Mais le mandat néo-démocrate, comme le montre un reportage du journaliste Achille Michaud présenté à l’émission Le Point du 25 avril 1995, a connu plusieurs crises qui ont miné sa crédibilité.

Plusieurs mesures coûteuses, comme la loi sur l’équité salariale ou encore la hausse du salaire minimum, ont provoqué une franche hostilité du milieu des affaires.

Ces mesures arrivaient au même moment où l’économie ontarienne subissait une récession.

La tempête était énorme et a obligé le gouvernement Rae à prendre des décisions contraires à son orientation sociale-démocrate.

Le premier ministre Rae n’a pas pu par exemple tenir sa promesse de créer une assurance automobile en Ontario.

C’était pourtant un engagement très cher au cœur des militants néo-démocrates.

Il a également réduit dans les faits les salaires des fonctionnaires provinciaux et des enseignants.

Ajoutant l’insulte à l’injure, le gouvernement a fait passer cette mesure en suspendant le pouvoir de négociation syndical.
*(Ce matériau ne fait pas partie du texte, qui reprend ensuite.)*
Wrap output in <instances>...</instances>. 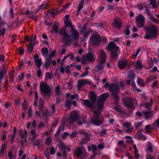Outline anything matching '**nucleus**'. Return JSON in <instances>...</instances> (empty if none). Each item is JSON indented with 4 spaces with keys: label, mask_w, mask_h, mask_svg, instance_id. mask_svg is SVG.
I'll return each instance as SVG.
<instances>
[{
    "label": "nucleus",
    "mask_w": 159,
    "mask_h": 159,
    "mask_svg": "<svg viewBox=\"0 0 159 159\" xmlns=\"http://www.w3.org/2000/svg\"><path fill=\"white\" fill-rule=\"evenodd\" d=\"M137 136L138 138L140 139H142L143 140H146L147 138L141 133L140 132H138L137 133Z\"/></svg>",
    "instance_id": "cd10ccee"
},
{
    "label": "nucleus",
    "mask_w": 159,
    "mask_h": 159,
    "mask_svg": "<svg viewBox=\"0 0 159 159\" xmlns=\"http://www.w3.org/2000/svg\"><path fill=\"white\" fill-rule=\"evenodd\" d=\"M125 138L126 139V142L129 143H133V140L132 139V138L129 136H126L125 137Z\"/></svg>",
    "instance_id": "72a5a7b5"
},
{
    "label": "nucleus",
    "mask_w": 159,
    "mask_h": 159,
    "mask_svg": "<svg viewBox=\"0 0 159 159\" xmlns=\"http://www.w3.org/2000/svg\"><path fill=\"white\" fill-rule=\"evenodd\" d=\"M147 159H155L154 157L150 154L147 155L146 156Z\"/></svg>",
    "instance_id": "e2e57ef3"
},
{
    "label": "nucleus",
    "mask_w": 159,
    "mask_h": 159,
    "mask_svg": "<svg viewBox=\"0 0 159 159\" xmlns=\"http://www.w3.org/2000/svg\"><path fill=\"white\" fill-rule=\"evenodd\" d=\"M64 22L66 25L70 27L71 29L72 26L74 27V26L72 24L71 21L68 19H65Z\"/></svg>",
    "instance_id": "473e14b6"
},
{
    "label": "nucleus",
    "mask_w": 159,
    "mask_h": 159,
    "mask_svg": "<svg viewBox=\"0 0 159 159\" xmlns=\"http://www.w3.org/2000/svg\"><path fill=\"white\" fill-rule=\"evenodd\" d=\"M148 150L150 152H152L153 151V147L152 144L150 142L148 144Z\"/></svg>",
    "instance_id": "c03bdc74"
},
{
    "label": "nucleus",
    "mask_w": 159,
    "mask_h": 159,
    "mask_svg": "<svg viewBox=\"0 0 159 159\" xmlns=\"http://www.w3.org/2000/svg\"><path fill=\"white\" fill-rule=\"evenodd\" d=\"M5 33V30L3 28L0 29V35H4Z\"/></svg>",
    "instance_id": "4d7b16f0"
},
{
    "label": "nucleus",
    "mask_w": 159,
    "mask_h": 159,
    "mask_svg": "<svg viewBox=\"0 0 159 159\" xmlns=\"http://www.w3.org/2000/svg\"><path fill=\"white\" fill-rule=\"evenodd\" d=\"M158 30L154 25H152L147 28L144 38L149 39L153 38H156L158 35Z\"/></svg>",
    "instance_id": "f257e3e1"
},
{
    "label": "nucleus",
    "mask_w": 159,
    "mask_h": 159,
    "mask_svg": "<svg viewBox=\"0 0 159 159\" xmlns=\"http://www.w3.org/2000/svg\"><path fill=\"white\" fill-rule=\"evenodd\" d=\"M82 133L83 134H84V136L85 137L83 139L82 144L86 143L90 140V137L88 134L85 133L84 132H82Z\"/></svg>",
    "instance_id": "393cba45"
},
{
    "label": "nucleus",
    "mask_w": 159,
    "mask_h": 159,
    "mask_svg": "<svg viewBox=\"0 0 159 159\" xmlns=\"http://www.w3.org/2000/svg\"><path fill=\"white\" fill-rule=\"evenodd\" d=\"M128 64V63L126 61H124V62H122L121 59H120V70L124 69L126 66Z\"/></svg>",
    "instance_id": "5701e85b"
},
{
    "label": "nucleus",
    "mask_w": 159,
    "mask_h": 159,
    "mask_svg": "<svg viewBox=\"0 0 159 159\" xmlns=\"http://www.w3.org/2000/svg\"><path fill=\"white\" fill-rule=\"evenodd\" d=\"M79 118V116L77 114V111H74L71 112L70 116L68 119V121L70 123H73L78 120Z\"/></svg>",
    "instance_id": "f8f14e48"
},
{
    "label": "nucleus",
    "mask_w": 159,
    "mask_h": 159,
    "mask_svg": "<svg viewBox=\"0 0 159 159\" xmlns=\"http://www.w3.org/2000/svg\"><path fill=\"white\" fill-rule=\"evenodd\" d=\"M109 86V90L112 93L113 97L117 99L118 98L117 93L118 92L119 87L118 85L114 84H111L109 85L108 83H107L104 85L105 88H107Z\"/></svg>",
    "instance_id": "39448f33"
},
{
    "label": "nucleus",
    "mask_w": 159,
    "mask_h": 159,
    "mask_svg": "<svg viewBox=\"0 0 159 159\" xmlns=\"http://www.w3.org/2000/svg\"><path fill=\"white\" fill-rule=\"evenodd\" d=\"M7 146L5 144H3L0 149V154L1 156H2L5 153V151L6 149Z\"/></svg>",
    "instance_id": "c85d7f7f"
},
{
    "label": "nucleus",
    "mask_w": 159,
    "mask_h": 159,
    "mask_svg": "<svg viewBox=\"0 0 159 159\" xmlns=\"http://www.w3.org/2000/svg\"><path fill=\"white\" fill-rule=\"evenodd\" d=\"M46 4H47V3H43L39 7V10H41V9H42L43 8H45L46 7Z\"/></svg>",
    "instance_id": "6e6d98bb"
},
{
    "label": "nucleus",
    "mask_w": 159,
    "mask_h": 159,
    "mask_svg": "<svg viewBox=\"0 0 159 159\" xmlns=\"http://www.w3.org/2000/svg\"><path fill=\"white\" fill-rule=\"evenodd\" d=\"M119 19L118 17L115 18L113 23V26L116 28H119Z\"/></svg>",
    "instance_id": "4be33fe9"
},
{
    "label": "nucleus",
    "mask_w": 159,
    "mask_h": 159,
    "mask_svg": "<svg viewBox=\"0 0 159 159\" xmlns=\"http://www.w3.org/2000/svg\"><path fill=\"white\" fill-rule=\"evenodd\" d=\"M39 88L42 95L45 98L50 97L51 94V90L48 84L42 82L39 85Z\"/></svg>",
    "instance_id": "7ed1b4c3"
},
{
    "label": "nucleus",
    "mask_w": 159,
    "mask_h": 159,
    "mask_svg": "<svg viewBox=\"0 0 159 159\" xmlns=\"http://www.w3.org/2000/svg\"><path fill=\"white\" fill-rule=\"evenodd\" d=\"M45 62L44 65L45 67L48 68L51 63L52 58L51 57H47L45 58Z\"/></svg>",
    "instance_id": "6ab92c4d"
},
{
    "label": "nucleus",
    "mask_w": 159,
    "mask_h": 159,
    "mask_svg": "<svg viewBox=\"0 0 159 159\" xmlns=\"http://www.w3.org/2000/svg\"><path fill=\"white\" fill-rule=\"evenodd\" d=\"M143 113L144 114L145 119L146 120H147L149 118L151 114V113L150 112L147 111H143Z\"/></svg>",
    "instance_id": "e433bc0d"
},
{
    "label": "nucleus",
    "mask_w": 159,
    "mask_h": 159,
    "mask_svg": "<svg viewBox=\"0 0 159 159\" xmlns=\"http://www.w3.org/2000/svg\"><path fill=\"white\" fill-rule=\"evenodd\" d=\"M59 149L60 150H64L66 149L68 152H70V150L69 147H67L63 143H61L58 147Z\"/></svg>",
    "instance_id": "aec40b11"
},
{
    "label": "nucleus",
    "mask_w": 159,
    "mask_h": 159,
    "mask_svg": "<svg viewBox=\"0 0 159 159\" xmlns=\"http://www.w3.org/2000/svg\"><path fill=\"white\" fill-rule=\"evenodd\" d=\"M82 59L83 62L84 63L87 61L93 62L95 60L96 57L91 52H88L86 56H83Z\"/></svg>",
    "instance_id": "6e6552de"
},
{
    "label": "nucleus",
    "mask_w": 159,
    "mask_h": 159,
    "mask_svg": "<svg viewBox=\"0 0 159 159\" xmlns=\"http://www.w3.org/2000/svg\"><path fill=\"white\" fill-rule=\"evenodd\" d=\"M150 18L151 20L153 22L156 23H158L159 22V20L154 17L152 14H150Z\"/></svg>",
    "instance_id": "4c0bfd02"
},
{
    "label": "nucleus",
    "mask_w": 159,
    "mask_h": 159,
    "mask_svg": "<svg viewBox=\"0 0 159 159\" xmlns=\"http://www.w3.org/2000/svg\"><path fill=\"white\" fill-rule=\"evenodd\" d=\"M44 103L42 100H39V109L41 110L43 108V107Z\"/></svg>",
    "instance_id": "de8ad7c7"
},
{
    "label": "nucleus",
    "mask_w": 159,
    "mask_h": 159,
    "mask_svg": "<svg viewBox=\"0 0 159 159\" xmlns=\"http://www.w3.org/2000/svg\"><path fill=\"white\" fill-rule=\"evenodd\" d=\"M60 87L58 85L55 89V91L56 94H59L60 93Z\"/></svg>",
    "instance_id": "8fccbe9b"
},
{
    "label": "nucleus",
    "mask_w": 159,
    "mask_h": 159,
    "mask_svg": "<svg viewBox=\"0 0 159 159\" xmlns=\"http://www.w3.org/2000/svg\"><path fill=\"white\" fill-rule=\"evenodd\" d=\"M143 123V121H140V122H138L135 123L134 124V125L136 129H138L139 127L142 125Z\"/></svg>",
    "instance_id": "37998d69"
},
{
    "label": "nucleus",
    "mask_w": 159,
    "mask_h": 159,
    "mask_svg": "<svg viewBox=\"0 0 159 159\" xmlns=\"http://www.w3.org/2000/svg\"><path fill=\"white\" fill-rule=\"evenodd\" d=\"M75 153L78 157L81 156L82 153V150L79 148H77L75 150Z\"/></svg>",
    "instance_id": "7c9ffc66"
},
{
    "label": "nucleus",
    "mask_w": 159,
    "mask_h": 159,
    "mask_svg": "<svg viewBox=\"0 0 159 159\" xmlns=\"http://www.w3.org/2000/svg\"><path fill=\"white\" fill-rule=\"evenodd\" d=\"M7 74L6 71L4 68L1 70H0V80H2L4 76Z\"/></svg>",
    "instance_id": "a878e982"
},
{
    "label": "nucleus",
    "mask_w": 159,
    "mask_h": 159,
    "mask_svg": "<svg viewBox=\"0 0 159 159\" xmlns=\"http://www.w3.org/2000/svg\"><path fill=\"white\" fill-rule=\"evenodd\" d=\"M30 134L32 136L31 139V140L33 141L35 140V138L37 137V134L36 133L35 131L34 130H32L31 131Z\"/></svg>",
    "instance_id": "bb28decb"
},
{
    "label": "nucleus",
    "mask_w": 159,
    "mask_h": 159,
    "mask_svg": "<svg viewBox=\"0 0 159 159\" xmlns=\"http://www.w3.org/2000/svg\"><path fill=\"white\" fill-rule=\"evenodd\" d=\"M125 84L123 83L121 81H120V87L121 88L122 90H124L125 89Z\"/></svg>",
    "instance_id": "680f3d73"
},
{
    "label": "nucleus",
    "mask_w": 159,
    "mask_h": 159,
    "mask_svg": "<svg viewBox=\"0 0 159 159\" xmlns=\"http://www.w3.org/2000/svg\"><path fill=\"white\" fill-rule=\"evenodd\" d=\"M71 98L72 100H74L75 99H78V95L76 94H74L71 96Z\"/></svg>",
    "instance_id": "052dcab7"
},
{
    "label": "nucleus",
    "mask_w": 159,
    "mask_h": 159,
    "mask_svg": "<svg viewBox=\"0 0 159 159\" xmlns=\"http://www.w3.org/2000/svg\"><path fill=\"white\" fill-rule=\"evenodd\" d=\"M123 102L125 105L128 108L134 109L135 108L133 100L131 98H124Z\"/></svg>",
    "instance_id": "0eeeda50"
},
{
    "label": "nucleus",
    "mask_w": 159,
    "mask_h": 159,
    "mask_svg": "<svg viewBox=\"0 0 159 159\" xmlns=\"http://www.w3.org/2000/svg\"><path fill=\"white\" fill-rule=\"evenodd\" d=\"M52 139L51 137H48L45 140V143L47 145H49L51 143Z\"/></svg>",
    "instance_id": "ea45409f"
},
{
    "label": "nucleus",
    "mask_w": 159,
    "mask_h": 159,
    "mask_svg": "<svg viewBox=\"0 0 159 159\" xmlns=\"http://www.w3.org/2000/svg\"><path fill=\"white\" fill-rule=\"evenodd\" d=\"M136 115L139 117L143 116L142 113L140 111H138L136 113Z\"/></svg>",
    "instance_id": "338daca9"
},
{
    "label": "nucleus",
    "mask_w": 159,
    "mask_h": 159,
    "mask_svg": "<svg viewBox=\"0 0 159 159\" xmlns=\"http://www.w3.org/2000/svg\"><path fill=\"white\" fill-rule=\"evenodd\" d=\"M36 37L35 35H33L32 36L31 39L30 40V41L31 43L34 44V42L36 39Z\"/></svg>",
    "instance_id": "603ef678"
},
{
    "label": "nucleus",
    "mask_w": 159,
    "mask_h": 159,
    "mask_svg": "<svg viewBox=\"0 0 159 159\" xmlns=\"http://www.w3.org/2000/svg\"><path fill=\"white\" fill-rule=\"evenodd\" d=\"M150 1V3L149 4L150 5H152L153 7L154 8L156 7L155 4H156V0H149Z\"/></svg>",
    "instance_id": "3c124183"
},
{
    "label": "nucleus",
    "mask_w": 159,
    "mask_h": 159,
    "mask_svg": "<svg viewBox=\"0 0 159 159\" xmlns=\"http://www.w3.org/2000/svg\"><path fill=\"white\" fill-rule=\"evenodd\" d=\"M143 66L142 64V63L140 61H138L136 62L135 68L138 69H141L143 68Z\"/></svg>",
    "instance_id": "c756f323"
},
{
    "label": "nucleus",
    "mask_w": 159,
    "mask_h": 159,
    "mask_svg": "<svg viewBox=\"0 0 159 159\" xmlns=\"http://www.w3.org/2000/svg\"><path fill=\"white\" fill-rule=\"evenodd\" d=\"M24 72H22L19 75L17 80L18 81H22L24 80Z\"/></svg>",
    "instance_id": "a19ab883"
},
{
    "label": "nucleus",
    "mask_w": 159,
    "mask_h": 159,
    "mask_svg": "<svg viewBox=\"0 0 159 159\" xmlns=\"http://www.w3.org/2000/svg\"><path fill=\"white\" fill-rule=\"evenodd\" d=\"M107 51H110L111 52V57L113 59H116L118 57L117 52L119 48L116 46V43L113 41L110 42L106 47Z\"/></svg>",
    "instance_id": "f03ea898"
},
{
    "label": "nucleus",
    "mask_w": 159,
    "mask_h": 159,
    "mask_svg": "<svg viewBox=\"0 0 159 159\" xmlns=\"http://www.w3.org/2000/svg\"><path fill=\"white\" fill-rule=\"evenodd\" d=\"M93 115L95 117L91 118V123L97 126H99L102 124L104 121L103 117L100 115L99 112L94 111Z\"/></svg>",
    "instance_id": "20e7f679"
},
{
    "label": "nucleus",
    "mask_w": 159,
    "mask_h": 159,
    "mask_svg": "<svg viewBox=\"0 0 159 159\" xmlns=\"http://www.w3.org/2000/svg\"><path fill=\"white\" fill-rule=\"evenodd\" d=\"M108 95L106 93H104L101 94L98 100L97 105L98 108L101 111L106 99L108 97Z\"/></svg>",
    "instance_id": "423d86ee"
},
{
    "label": "nucleus",
    "mask_w": 159,
    "mask_h": 159,
    "mask_svg": "<svg viewBox=\"0 0 159 159\" xmlns=\"http://www.w3.org/2000/svg\"><path fill=\"white\" fill-rule=\"evenodd\" d=\"M53 30L55 33H57L58 31V26L55 25H54L53 28Z\"/></svg>",
    "instance_id": "864d4df0"
},
{
    "label": "nucleus",
    "mask_w": 159,
    "mask_h": 159,
    "mask_svg": "<svg viewBox=\"0 0 159 159\" xmlns=\"http://www.w3.org/2000/svg\"><path fill=\"white\" fill-rule=\"evenodd\" d=\"M97 56L99 63H104L105 62L107 56L104 51L100 50L97 54Z\"/></svg>",
    "instance_id": "1a4fd4ad"
},
{
    "label": "nucleus",
    "mask_w": 159,
    "mask_h": 159,
    "mask_svg": "<svg viewBox=\"0 0 159 159\" xmlns=\"http://www.w3.org/2000/svg\"><path fill=\"white\" fill-rule=\"evenodd\" d=\"M127 77L133 81L135 79V74L133 70H130L128 72Z\"/></svg>",
    "instance_id": "a211bd4d"
},
{
    "label": "nucleus",
    "mask_w": 159,
    "mask_h": 159,
    "mask_svg": "<svg viewBox=\"0 0 159 159\" xmlns=\"http://www.w3.org/2000/svg\"><path fill=\"white\" fill-rule=\"evenodd\" d=\"M90 98L91 100L94 103L96 100V95L94 93H90Z\"/></svg>",
    "instance_id": "c9c22d12"
},
{
    "label": "nucleus",
    "mask_w": 159,
    "mask_h": 159,
    "mask_svg": "<svg viewBox=\"0 0 159 159\" xmlns=\"http://www.w3.org/2000/svg\"><path fill=\"white\" fill-rule=\"evenodd\" d=\"M91 148L92 150H94V151L93 152V155L92 156V157H94L96 155L95 150H96L97 147L96 146L92 144L91 145Z\"/></svg>",
    "instance_id": "a18cd8bd"
},
{
    "label": "nucleus",
    "mask_w": 159,
    "mask_h": 159,
    "mask_svg": "<svg viewBox=\"0 0 159 159\" xmlns=\"http://www.w3.org/2000/svg\"><path fill=\"white\" fill-rule=\"evenodd\" d=\"M37 75L38 77H40L42 75L41 70L40 68L37 71Z\"/></svg>",
    "instance_id": "bf43d9fd"
},
{
    "label": "nucleus",
    "mask_w": 159,
    "mask_h": 159,
    "mask_svg": "<svg viewBox=\"0 0 159 159\" xmlns=\"http://www.w3.org/2000/svg\"><path fill=\"white\" fill-rule=\"evenodd\" d=\"M96 26L97 28L100 29H102L103 27V24L102 23H97L96 25Z\"/></svg>",
    "instance_id": "5fc2aeb1"
},
{
    "label": "nucleus",
    "mask_w": 159,
    "mask_h": 159,
    "mask_svg": "<svg viewBox=\"0 0 159 159\" xmlns=\"http://www.w3.org/2000/svg\"><path fill=\"white\" fill-rule=\"evenodd\" d=\"M59 34L62 35L63 39L64 40L66 43H69L70 41V36L68 35L66 32V28L63 27L61 31L59 32Z\"/></svg>",
    "instance_id": "9d476101"
},
{
    "label": "nucleus",
    "mask_w": 159,
    "mask_h": 159,
    "mask_svg": "<svg viewBox=\"0 0 159 159\" xmlns=\"http://www.w3.org/2000/svg\"><path fill=\"white\" fill-rule=\"evenodd\" d=\"M33 50V47L31 45H29L28 48V52L30 53Z\"/></svg>",
    "instance_id": "13d9d810"
},
{
    "label": "nucleus",
    "mask_w": 159,
    "mask_h": 159,
    "mask_svg": "<svg viewBox=\"0 0 159 159\" xmlns=\"http://www.w3.org/2000/svg\"><path fill=\"white\" fill-rule=\"evenodd\" d=\"M145 20L144 17L142 14L138 15L136 17V21L138 23V27L141 28L144 26V22Z\"/></svg>",
    "instance_id": "9b49d317"
},
{
    "label": "nucleus",
    "mask_w": 159,
    "mask_h": 159,
    "mask_svg": "<svg viewBox=\"0 0 159 159\" xmlns=\"http://www.w3.org/2000/svg\"><path fill=\"white\" fill-rule=\"evenodd\" d=\"M71 34L70 35V38L74 40H78L79 39L80 35L79 33L74 28V27H72L71 30L70 31Z\"/></svg>",
    "instance_id": "4468645a"
},
{
    "label": "nucleus",
    "mask_w": 159,
    "mask_h": 159,
    "mask_svg": "<svg viewBox=\"0 0 159 159\" xmlns=\"http://www.w3.org/2000/svg\"><path fill=\"white\" fill-rule=\"evenodd\" d=\"M42 55L44 57H46L48 53V49L46 48H42L41 50Z\"/></svg>",
    "instance_id": "2f4dec72"
},
{
    "label": "nucleus",
    "mask_w": 159,
    "mask_h": 159,
    "mask_svg": "<svg viewBox=\"0 0 159 159\" xmlns=\"http://www.w3.org/2000/svg\"><path fill=\"white\" fill-rule=\"evenodd\" d=\"M52 77V74L49 72L46 73L45 74V79L46 80H48L51 79Z\"/></svg>",
    "instance_id": "58836bf2"
},
{
    "label": "nucleus",
    "mask_w": 159,
    "mask_h": 159,
    "mask_svg": "<svg viewBox=\"0 0 159 159\" xmlns=\"http://www.w3.org/2000/svg\"><path fill=\"white\" fill-rule=\"evenodd\" d=\"M103 64V63H99V64L96 66V68L99 70H103L104 68V65Z\"/></svg>",
    "instance_id": "79ce46f5"
},
{
    "label": "nucleus",
    "mask_w": 159,
    "mask_h": 159,
    "mask_svg": "<svg viewBox=\"0 0 159 159\" xmlns=\"http://www.w3.org/2000/svg\"><path fill=\"white\" fill-rule=\"evenodd\" d=\"M127 116V113L125 110H123L120 108V117H125Z\"/></svg>",
    "instance_id": "f704fd0d"
},
{
    "label": "nucleus",
    "mask_w": 159,
    "mask_h": 159,
    "mask_svg": "<svg viewBox=\"0 0 159 159\" xmlns=\"http://www.w3.org/2000/svg\"><path fill=\"white\" fill-rule=\"evenodd\" d=\"M68 87L70 89H71L73 88V84L71 81L69 82L68 83Z\"/></svg>",
    "instance_id": "0e129e2a"
},
{
    "label": "nucleus",
    "mask_w": 159,
    "mask_h": 159,
    "mask_svg": "<svg viewBox=\"0 0 159 159\" xmlns=\"http://www.w3.org/2000/svg\"><path fill=\"white\" fill-rule=\"evenodd\" d=\"M130 25L128 26L125 28V35H129L130 33V31L129 30Z\"/></svg>",
    "instance_id": "49530a36"
},
{
    "label": "nucleus",
    "mask_w": 159,
    "mask_h": 159,
    "mask_svg": "<svg viewBox=\"0 0 159 159\" xmlns=\"http://www.w3.org/2000/svg\"><path fill=\"white\" fill-rule=\"evenodd\" d=\"M56 53V52L54 51H53L51 52L50 53L49 56H48V57H51L52 58V57H54L55 54Z\"/></svg>",
    "instance_id": "69168bd1"
},
{
    "label": "nucleus",
    "mask_w": 159,
    "mask_h": 159,
    "mask_svg": "<svg viewBox=\"0 0 159 159\" xmlns=\"http://www.w3.org/2000/svg\"><path fill=\"white\" fill-rule=\"evenodd\" d=\"M155 126L159 129V119H157L156 120Z\"/></svg>",
    "instance_id": "774afa93"
},
{
    "label": "nucleus",
    "mask_w": 159,
    "mask_h": 159,
    "mask_svg": "<svg viewBox=\"0 0 159 159\" xmlns=\"http://www.w3.org/2000/svg\"><path fill=\"white\" fill-rule=\"evenodd\" d=\"M123 127H125L126 129H124V131L128 133H132L133 132V130L134 128L133 127H132L131 124L129 122H124L122 124Z\"/></svg>",
    "instance_id": "2eb2a0df"
},
{
    "label": "nucleus",
    "mask_w": 159,
    "mask_h": 159,
    "mask_svg": "<svg viewBox=\"0 0 159 159\" xmlns=\"http://www.w3.org/2000/svg\"><path fill=\"white\" fill-rule=\"evenodd\" d=\"M34 61L36 65L39 68L41 67V66L43 64V61L41 58H39V56L36 54L34 56Z\"/></svg>",
    "instance_id": "dca6fc26"
},
{
    "label": "nucleus",
    "mask_w": 159,
    "mask_h": 159,
    "mask_svg": "<svg viewBox=\"0 0 159 159\" xmlns=\"http://www.w3.org/2000/svg\"><path fill=\"white\" fill-rule=\"evenodd\" d=\"M100 41V37L99 36L96 34L93 35L90 39V41L93 45L98 44Z\"/></svg>",
    "instance_id": "ddd939ff"
},
{
    "label": "nucleus",
    "mask_w": 159,
    "mask_h": 159,
    "mask_svg": "<svg viewBox=\"0 0 159 159\" xmlns=\"http://www.w3.org/2000/svg\"><path fill=\"white\" fill-rule=\"evenodd\" d=\"M137 83L138 85H140L141 87H143L145 86L144 80L138 77V78Z\"/></svg>",
    "instance_id": "b1692460"
},
{
    "label": "nucleus",
    "mask_w": 159,
    "mask_h": 159,
    "mask_svg": "<svg viewBox=\"0 0 159 159\" xmlns=\"http://www.w3.org/2000/svg\"><path fill=\"white\" fill-rule=\"evenodd\" d=\"M84 104L87 107L92 108L93 107L94 102H92L88 100H85L84 101Z\"/></svg>",
    "instance_id": "412c9836"
},
{
    "label": "nucleus",
    "mask_w": 159,
    "mask_h": 159,
    "mask_svg": "<svg viewBox=\"0 0 159 159\" xmlns=\"http://www.w3.org/2000/svg\"><path fill=\"white\" fill-rule=\"evenodd\" d=\"M124 143V142L122 140H120V149L121 148V152H122L123 151L122 150V147H123L124 150H125L126 149V146L125 145H123V144Z\"/></svg>",
    "instance_id": "09e8293b"
},
{
    "label": "nucleus",
    "mask_w": 159,
    "mask_h": 159,
    "mask_svg": "<svg viewBox=\"0 0 159 159\" xmlns=\"http://www.w3.org/2000/svg\"><path fill=\"white\" fill-rule=\"evenodd\" d=\"M19 134L21 139H23L24 140L21 141L22 143L26 142V137L27 136V132L26 130H25L24 131H22L21 130H20Z\"/></svg>",
    "instance_id": "f3484780"
}]
</instances>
Ces gestes ont tout simplement enragé et démobilisé les militants et sympathisants néo-démocrates, qui ont abandonné le gouvernement Rae.

Le 8 juin 1995, le parti de Bob Rae est battu aux élections provinciales par le Parti progressiste-conservateur de Mike Harris.

Le nouveau premier ministre met aussitôt en place sa révolution du bon sens qui vise la réduction du rôle de l’État dans la province de l’Ontario.